Reading text ▸

Rewrite the equations of the given boundary lines:

y = -x + 1 ==> x + y = 1

y = -x + 4 ==> x + y = 4

y = 2x + 2 ==> -2x + y = 2

y = 2x + 5 ==> -2x + y = 5

This tells us the parallelogram in the x-y plane corresponds to the rectangle in the u-v plane with 1 ≤ u ≤ 4 and 2 ≤ v ≤ 5.

Compute the Jacobian determinant for this change of coordinates:

$J=\begin{bmatrix}\frac{\partial u}{\partial x}&\frac{\partial u}{\partial y}\\\frac{\partial v}{\partial x}&\frac{\partial v}{\partial y}\end{bmatrix}=\begin{bmatrix}1&1\\-2&1\end{bmatrix}\implies|\det J|=3$

Rewrite the integrand:

$-3x+4y=-3\cdot\dfrac{u-v}3+4\cdot\dfrac{2u+v}3=\dfrac{5u+7v}3$

The integral is then

$\displaystyle\iint_R(-3x+4y)\,\mathrm dx\,\mathrm dy=3\iint_{R'}\frac{5u+7v}3\,\mathrm du\,\mathrm dv=\int_2^5\int_1^45u+7v\,\mathrm du\,\mathrm dv=\boxed{333}$

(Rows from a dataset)
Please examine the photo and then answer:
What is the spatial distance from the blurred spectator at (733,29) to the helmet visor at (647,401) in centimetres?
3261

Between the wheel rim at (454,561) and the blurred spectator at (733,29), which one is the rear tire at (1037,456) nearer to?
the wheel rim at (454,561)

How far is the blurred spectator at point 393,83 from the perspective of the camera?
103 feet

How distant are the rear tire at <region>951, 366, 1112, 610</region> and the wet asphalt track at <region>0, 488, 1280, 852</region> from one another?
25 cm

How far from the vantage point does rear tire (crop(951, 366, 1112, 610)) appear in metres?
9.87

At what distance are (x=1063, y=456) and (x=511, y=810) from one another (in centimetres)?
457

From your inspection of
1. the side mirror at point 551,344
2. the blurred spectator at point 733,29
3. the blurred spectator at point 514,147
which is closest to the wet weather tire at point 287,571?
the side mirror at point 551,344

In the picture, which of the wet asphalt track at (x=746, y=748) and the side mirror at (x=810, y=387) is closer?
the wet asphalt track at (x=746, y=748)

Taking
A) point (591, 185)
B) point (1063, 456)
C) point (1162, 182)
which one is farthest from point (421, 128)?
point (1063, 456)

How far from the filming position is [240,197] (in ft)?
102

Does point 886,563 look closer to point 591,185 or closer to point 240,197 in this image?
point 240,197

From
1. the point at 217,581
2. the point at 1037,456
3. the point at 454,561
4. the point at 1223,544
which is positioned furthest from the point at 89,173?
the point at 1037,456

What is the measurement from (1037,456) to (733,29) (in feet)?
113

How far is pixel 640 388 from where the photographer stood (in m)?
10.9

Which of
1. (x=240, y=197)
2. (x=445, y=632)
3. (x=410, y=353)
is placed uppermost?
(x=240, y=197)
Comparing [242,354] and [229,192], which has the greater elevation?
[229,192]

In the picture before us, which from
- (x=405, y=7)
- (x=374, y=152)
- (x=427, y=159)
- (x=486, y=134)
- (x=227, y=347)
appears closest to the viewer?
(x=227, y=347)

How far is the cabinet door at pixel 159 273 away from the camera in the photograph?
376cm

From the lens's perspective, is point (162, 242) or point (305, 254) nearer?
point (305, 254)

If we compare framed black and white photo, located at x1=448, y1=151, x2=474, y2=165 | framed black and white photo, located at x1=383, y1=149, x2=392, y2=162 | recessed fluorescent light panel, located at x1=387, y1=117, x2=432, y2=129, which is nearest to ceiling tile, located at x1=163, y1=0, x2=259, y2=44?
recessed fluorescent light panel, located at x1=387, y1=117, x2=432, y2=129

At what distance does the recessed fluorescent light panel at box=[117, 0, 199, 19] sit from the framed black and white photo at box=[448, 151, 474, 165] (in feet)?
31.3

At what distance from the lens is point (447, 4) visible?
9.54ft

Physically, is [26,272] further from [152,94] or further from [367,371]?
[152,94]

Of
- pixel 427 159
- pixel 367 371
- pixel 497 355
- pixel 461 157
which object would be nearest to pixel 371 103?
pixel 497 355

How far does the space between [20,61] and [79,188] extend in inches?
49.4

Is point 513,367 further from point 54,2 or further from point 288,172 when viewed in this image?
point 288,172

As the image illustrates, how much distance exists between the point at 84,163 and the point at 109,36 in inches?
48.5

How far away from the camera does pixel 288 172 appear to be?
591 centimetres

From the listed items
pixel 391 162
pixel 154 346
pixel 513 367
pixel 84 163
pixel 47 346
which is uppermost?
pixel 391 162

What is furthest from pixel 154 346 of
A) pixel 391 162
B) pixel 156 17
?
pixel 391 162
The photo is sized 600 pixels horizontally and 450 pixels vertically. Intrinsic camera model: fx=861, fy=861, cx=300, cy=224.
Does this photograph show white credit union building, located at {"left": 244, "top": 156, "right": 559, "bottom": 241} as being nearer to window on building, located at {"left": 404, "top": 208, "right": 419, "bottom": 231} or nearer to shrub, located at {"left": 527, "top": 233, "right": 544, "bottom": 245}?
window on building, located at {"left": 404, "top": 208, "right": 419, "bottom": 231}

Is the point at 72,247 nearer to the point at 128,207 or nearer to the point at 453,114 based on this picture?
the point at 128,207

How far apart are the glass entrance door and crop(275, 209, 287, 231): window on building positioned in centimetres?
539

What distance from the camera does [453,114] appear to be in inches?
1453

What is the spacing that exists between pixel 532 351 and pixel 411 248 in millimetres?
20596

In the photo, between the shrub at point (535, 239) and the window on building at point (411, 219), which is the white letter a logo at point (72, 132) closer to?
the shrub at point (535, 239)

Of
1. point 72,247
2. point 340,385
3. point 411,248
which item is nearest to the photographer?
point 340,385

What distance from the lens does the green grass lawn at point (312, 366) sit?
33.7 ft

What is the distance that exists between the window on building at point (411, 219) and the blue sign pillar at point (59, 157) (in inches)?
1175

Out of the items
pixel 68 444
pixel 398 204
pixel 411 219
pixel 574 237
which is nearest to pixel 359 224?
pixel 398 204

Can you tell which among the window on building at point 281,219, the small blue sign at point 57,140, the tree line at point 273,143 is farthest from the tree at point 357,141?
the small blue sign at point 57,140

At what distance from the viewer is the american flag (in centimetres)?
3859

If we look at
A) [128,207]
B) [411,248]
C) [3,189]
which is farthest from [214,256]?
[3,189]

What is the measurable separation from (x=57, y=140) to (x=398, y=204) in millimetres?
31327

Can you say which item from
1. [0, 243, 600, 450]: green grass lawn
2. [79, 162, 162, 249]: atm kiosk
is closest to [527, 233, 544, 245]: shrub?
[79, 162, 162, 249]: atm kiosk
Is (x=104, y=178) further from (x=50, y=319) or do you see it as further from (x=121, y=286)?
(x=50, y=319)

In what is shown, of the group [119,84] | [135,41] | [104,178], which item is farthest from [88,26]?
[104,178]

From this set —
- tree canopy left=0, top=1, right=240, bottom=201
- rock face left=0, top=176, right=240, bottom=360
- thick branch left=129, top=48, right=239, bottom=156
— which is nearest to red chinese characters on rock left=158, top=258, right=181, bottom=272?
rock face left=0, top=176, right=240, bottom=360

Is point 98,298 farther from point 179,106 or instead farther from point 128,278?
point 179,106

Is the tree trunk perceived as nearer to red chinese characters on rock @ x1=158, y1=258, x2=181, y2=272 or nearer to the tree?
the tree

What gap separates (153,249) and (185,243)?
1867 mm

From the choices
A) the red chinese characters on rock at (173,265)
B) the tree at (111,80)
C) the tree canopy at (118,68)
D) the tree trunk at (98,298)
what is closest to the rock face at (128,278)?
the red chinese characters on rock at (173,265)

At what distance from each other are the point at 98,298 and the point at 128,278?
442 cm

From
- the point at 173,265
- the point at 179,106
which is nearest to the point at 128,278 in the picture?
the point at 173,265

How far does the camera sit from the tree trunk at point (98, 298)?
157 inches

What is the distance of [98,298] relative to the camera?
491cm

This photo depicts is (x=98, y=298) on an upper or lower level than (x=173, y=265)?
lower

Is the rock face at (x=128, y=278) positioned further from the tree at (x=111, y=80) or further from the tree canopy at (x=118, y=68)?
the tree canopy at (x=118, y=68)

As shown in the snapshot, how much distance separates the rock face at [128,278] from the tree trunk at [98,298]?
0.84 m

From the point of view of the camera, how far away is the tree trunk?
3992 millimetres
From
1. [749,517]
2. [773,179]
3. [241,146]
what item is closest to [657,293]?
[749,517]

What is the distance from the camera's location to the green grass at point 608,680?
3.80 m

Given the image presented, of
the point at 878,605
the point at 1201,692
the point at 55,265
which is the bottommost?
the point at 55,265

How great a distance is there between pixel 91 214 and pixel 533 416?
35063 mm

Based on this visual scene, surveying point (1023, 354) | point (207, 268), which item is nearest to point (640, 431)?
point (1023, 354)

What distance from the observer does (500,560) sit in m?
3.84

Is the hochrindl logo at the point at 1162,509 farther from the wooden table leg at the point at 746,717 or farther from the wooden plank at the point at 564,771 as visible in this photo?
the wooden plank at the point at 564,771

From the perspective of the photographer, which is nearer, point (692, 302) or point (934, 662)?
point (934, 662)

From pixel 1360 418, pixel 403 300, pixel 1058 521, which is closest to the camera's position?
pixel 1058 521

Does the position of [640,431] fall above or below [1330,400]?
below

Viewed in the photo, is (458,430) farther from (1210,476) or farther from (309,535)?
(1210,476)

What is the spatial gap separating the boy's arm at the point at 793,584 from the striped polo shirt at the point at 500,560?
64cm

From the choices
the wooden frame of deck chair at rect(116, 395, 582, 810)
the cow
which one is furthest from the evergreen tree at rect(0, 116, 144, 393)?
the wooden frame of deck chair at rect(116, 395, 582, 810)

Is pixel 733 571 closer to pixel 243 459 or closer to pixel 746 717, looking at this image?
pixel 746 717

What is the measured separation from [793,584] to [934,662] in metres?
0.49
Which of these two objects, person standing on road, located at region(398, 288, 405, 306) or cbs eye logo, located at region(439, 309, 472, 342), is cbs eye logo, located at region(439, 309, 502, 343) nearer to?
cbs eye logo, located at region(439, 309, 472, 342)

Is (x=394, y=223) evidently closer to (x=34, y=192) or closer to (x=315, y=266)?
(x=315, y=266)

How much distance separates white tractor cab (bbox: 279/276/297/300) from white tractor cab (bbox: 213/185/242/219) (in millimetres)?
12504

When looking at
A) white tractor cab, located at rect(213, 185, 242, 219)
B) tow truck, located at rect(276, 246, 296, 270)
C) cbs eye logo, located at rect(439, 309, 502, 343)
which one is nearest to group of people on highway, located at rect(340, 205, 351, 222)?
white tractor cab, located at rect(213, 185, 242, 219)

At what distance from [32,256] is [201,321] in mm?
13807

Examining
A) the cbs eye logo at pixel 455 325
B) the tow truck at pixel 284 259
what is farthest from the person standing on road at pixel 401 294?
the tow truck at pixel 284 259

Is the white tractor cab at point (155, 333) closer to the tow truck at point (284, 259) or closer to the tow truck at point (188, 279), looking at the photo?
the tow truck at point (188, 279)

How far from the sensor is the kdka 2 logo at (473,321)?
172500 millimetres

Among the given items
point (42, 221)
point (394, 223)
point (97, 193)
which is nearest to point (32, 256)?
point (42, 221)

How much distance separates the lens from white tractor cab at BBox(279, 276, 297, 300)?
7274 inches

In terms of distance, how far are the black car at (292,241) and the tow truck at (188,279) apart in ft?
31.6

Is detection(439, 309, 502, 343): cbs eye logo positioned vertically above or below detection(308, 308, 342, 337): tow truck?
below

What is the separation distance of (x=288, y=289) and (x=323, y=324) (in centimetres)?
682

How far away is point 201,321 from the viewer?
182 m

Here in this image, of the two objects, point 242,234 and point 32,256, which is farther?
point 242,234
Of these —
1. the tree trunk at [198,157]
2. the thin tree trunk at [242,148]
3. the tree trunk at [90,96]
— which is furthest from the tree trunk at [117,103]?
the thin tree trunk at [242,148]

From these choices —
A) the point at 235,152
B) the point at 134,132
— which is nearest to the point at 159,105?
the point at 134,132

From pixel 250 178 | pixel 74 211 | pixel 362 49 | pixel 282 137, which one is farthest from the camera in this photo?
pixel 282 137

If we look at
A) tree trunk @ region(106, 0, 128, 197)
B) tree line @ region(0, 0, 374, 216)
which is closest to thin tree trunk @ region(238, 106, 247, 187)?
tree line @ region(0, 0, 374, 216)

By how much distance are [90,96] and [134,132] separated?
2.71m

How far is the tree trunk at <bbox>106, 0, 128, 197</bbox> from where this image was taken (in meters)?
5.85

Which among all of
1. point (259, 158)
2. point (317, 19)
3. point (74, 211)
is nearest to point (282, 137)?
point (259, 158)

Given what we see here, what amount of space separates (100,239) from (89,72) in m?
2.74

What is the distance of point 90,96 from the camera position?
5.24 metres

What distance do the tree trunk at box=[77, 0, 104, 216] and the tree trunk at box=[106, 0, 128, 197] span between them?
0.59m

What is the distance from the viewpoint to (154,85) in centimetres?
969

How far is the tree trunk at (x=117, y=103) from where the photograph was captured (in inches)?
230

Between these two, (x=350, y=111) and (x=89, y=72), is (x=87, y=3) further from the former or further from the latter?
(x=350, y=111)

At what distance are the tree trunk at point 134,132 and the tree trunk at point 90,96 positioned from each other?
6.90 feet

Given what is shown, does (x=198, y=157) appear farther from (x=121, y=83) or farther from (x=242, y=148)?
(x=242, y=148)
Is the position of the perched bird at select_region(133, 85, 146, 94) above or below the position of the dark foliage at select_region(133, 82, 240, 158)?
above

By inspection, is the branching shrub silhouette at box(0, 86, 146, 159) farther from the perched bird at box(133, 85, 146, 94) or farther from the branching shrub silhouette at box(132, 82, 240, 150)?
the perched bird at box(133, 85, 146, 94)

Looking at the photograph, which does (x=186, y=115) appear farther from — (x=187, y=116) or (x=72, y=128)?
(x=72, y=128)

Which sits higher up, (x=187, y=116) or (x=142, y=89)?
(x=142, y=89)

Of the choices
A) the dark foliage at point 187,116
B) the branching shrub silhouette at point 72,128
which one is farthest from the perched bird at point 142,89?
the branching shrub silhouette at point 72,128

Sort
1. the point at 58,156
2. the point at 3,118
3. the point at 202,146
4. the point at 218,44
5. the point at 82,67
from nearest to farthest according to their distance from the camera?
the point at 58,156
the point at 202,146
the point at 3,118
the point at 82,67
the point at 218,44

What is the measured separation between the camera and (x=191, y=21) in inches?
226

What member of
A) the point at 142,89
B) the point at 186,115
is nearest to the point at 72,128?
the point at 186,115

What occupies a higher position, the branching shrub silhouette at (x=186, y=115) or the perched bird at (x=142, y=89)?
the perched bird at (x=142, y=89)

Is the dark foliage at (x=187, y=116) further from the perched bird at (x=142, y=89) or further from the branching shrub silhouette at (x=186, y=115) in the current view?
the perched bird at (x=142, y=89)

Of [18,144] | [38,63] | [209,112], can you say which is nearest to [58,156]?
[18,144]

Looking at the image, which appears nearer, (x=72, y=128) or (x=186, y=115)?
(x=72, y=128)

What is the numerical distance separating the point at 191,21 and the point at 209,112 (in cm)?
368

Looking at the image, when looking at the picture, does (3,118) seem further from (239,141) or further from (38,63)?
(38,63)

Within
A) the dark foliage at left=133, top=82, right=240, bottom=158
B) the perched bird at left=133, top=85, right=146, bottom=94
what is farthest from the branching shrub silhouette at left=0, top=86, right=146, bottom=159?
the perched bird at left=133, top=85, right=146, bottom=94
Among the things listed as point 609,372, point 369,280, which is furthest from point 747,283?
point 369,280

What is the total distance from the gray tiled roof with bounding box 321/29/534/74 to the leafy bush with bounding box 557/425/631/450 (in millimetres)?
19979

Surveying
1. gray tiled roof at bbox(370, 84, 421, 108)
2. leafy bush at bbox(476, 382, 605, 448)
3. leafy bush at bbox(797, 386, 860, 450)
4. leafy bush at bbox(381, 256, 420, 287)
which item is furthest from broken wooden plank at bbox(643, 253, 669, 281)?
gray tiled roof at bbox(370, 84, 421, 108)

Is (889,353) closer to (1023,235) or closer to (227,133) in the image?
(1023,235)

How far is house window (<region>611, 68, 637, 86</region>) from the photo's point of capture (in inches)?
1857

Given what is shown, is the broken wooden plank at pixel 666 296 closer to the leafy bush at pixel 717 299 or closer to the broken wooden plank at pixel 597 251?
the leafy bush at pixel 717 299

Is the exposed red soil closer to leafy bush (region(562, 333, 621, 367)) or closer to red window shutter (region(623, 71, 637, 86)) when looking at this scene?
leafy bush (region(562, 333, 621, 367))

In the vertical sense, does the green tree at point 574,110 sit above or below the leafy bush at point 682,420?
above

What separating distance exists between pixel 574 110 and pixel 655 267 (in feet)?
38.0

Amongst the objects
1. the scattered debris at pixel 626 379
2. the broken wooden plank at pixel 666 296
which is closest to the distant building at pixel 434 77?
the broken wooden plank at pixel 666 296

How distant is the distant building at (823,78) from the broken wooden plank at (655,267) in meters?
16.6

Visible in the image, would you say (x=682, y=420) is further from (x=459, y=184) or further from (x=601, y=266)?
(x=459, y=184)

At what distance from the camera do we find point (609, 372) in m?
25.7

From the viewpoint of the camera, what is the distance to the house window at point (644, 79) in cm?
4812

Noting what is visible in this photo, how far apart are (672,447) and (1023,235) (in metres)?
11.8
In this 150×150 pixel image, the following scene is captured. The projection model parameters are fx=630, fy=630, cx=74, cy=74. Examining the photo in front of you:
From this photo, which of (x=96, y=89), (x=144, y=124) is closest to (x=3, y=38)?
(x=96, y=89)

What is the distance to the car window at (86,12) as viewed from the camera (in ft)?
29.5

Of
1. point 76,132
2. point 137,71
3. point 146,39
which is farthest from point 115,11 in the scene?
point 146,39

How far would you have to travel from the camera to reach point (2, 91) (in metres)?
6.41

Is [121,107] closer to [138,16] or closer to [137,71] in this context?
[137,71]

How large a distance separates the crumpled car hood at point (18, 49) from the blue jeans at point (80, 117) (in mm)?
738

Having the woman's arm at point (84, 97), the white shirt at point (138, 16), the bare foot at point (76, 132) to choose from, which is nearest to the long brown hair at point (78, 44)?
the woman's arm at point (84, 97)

What the task asks ▸ In the change-of-variables solution above, which rectangle in the u-v plane corresponds to the parallelogram in the x-y plane?

The answer ▸ The rectangle with 1 ≤ u ≤ 4 and 2 ≤ v ≤ 5.